Bisnis

Seorang wanita Lebanon memperjuangkan hak -hak perempuan di Timur Tengah

Artikel ini adalah bagian dari laporan khusus wanita dan kepemimpinan yang menyoroti wanita yang memetakan jalur baru dan memperjuangkan peluang bagi wanita dan orang lain.


Tumbuh di Beirut, Lebanon, Lina Abou-Habib secara teratur menghadapi diskriminasi karena jenis kelaminnya dan menyaksikan ketidaksetaraan bagi wanita, katanya. “Orang -orang menganggap Lebanon sebagai negara kontemporer, terbuka, tetapi ada banyak undang -undang yang mendiskriminasi perempuan,” katanya.

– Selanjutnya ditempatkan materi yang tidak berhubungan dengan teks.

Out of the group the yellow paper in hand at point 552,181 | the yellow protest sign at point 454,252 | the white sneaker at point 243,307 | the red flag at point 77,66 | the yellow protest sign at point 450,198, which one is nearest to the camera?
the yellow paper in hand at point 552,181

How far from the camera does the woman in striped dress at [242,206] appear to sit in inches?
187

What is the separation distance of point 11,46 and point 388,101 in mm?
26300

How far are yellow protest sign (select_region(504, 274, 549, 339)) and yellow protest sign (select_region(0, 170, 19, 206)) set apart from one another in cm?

Sebagai contoh, wanita yang mencari perceraian, bahkan jika mereka dalam pernikahan yang kasar, berisiko kehilangan hak asuh atas anak -anak mereka. Di Lebanon, hukum keluarga diatur oleh pengadilan agama, dan sering memihak ayah dalam sengketa tahanan. “Saya memiliki lebih dari satu teman yang secara fisik dilecehkan oleh suaminya tetapi terlalu takut untuk pergi karena takut tidak pernah melihat anak-anaknya lagi,” kata Abou-Habib.

Dia juga menunjuk hukum kebangsaan Lebanon. Ms. Abou-habib, 62, direktur Institut Asfari untuk Masyarakat Sipil dan Kewarganegaraan di American University of Beiruttempat dia juga mengajar, telah menjadikannya misi hidupnya untuk mengubah undang -undang 1925yang menyatakan bahwa kewarganegaraan anak -anak didasarkan pada kewarganegaraan ayah mereka, bahkan jika ibu mereka adalah orang Lebanon.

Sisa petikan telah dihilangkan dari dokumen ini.